I just want to help liberate everyone, and set everyone on their own wild horse to ride into a new, authentic life. You are loved. The deepest darkest parts. As long as you hate things about yourself, you can’t shine light into those things and grow. No one is free to love others if they aren’t free to be loved.
So let go. Be you. You can’t please a single soul, and it doesn’t matter. No one can. But when you’re free, everyone pleases you, just as they are, including yourself. When you’re free all you want to do is to love the hell (literally) out of everyone, no matter who they are.

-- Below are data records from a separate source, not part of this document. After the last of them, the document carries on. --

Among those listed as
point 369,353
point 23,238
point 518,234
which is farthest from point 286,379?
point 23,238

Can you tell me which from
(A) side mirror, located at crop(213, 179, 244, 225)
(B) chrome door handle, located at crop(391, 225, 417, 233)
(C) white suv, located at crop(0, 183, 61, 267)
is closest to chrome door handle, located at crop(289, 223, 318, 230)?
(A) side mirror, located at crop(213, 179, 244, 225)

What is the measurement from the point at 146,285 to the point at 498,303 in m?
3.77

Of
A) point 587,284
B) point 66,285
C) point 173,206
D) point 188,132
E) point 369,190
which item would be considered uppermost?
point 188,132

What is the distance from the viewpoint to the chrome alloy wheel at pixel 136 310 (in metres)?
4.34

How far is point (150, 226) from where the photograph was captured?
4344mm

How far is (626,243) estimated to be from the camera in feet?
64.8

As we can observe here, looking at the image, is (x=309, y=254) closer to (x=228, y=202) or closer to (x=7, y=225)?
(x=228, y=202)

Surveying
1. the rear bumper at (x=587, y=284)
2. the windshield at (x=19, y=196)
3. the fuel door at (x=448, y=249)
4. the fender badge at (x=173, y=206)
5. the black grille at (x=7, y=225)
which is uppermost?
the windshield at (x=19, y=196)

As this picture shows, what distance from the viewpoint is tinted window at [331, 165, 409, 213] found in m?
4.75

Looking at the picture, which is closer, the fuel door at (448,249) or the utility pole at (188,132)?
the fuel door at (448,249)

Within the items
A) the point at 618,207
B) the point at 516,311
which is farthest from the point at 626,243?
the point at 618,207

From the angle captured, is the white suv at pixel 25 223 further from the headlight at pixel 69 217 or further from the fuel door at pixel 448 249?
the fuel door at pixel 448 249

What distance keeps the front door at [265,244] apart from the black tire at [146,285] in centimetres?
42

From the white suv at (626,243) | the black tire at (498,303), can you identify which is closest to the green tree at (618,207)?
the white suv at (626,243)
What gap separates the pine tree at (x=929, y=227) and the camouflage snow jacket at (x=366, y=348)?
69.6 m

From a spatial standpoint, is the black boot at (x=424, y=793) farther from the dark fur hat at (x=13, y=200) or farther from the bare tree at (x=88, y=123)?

In conclusion, this year has been a mass exodus for the “last”. We finally decided to leave it all behind and enter into a new life. One that we were always meant to live. Wildly free. Wildly loved, and wildly trying to drag others out of the stables of prison. I no longer have this need to run away. I have found life that I don’t want to leave. I have found life that I want others to have.
“ And everyone who has left houses or brothers or sisters or father or mother or children or fields, for my name’s sake, will receive a hundredfold, and will inherit eternal life. But many who are first will be last, and the last will be first.”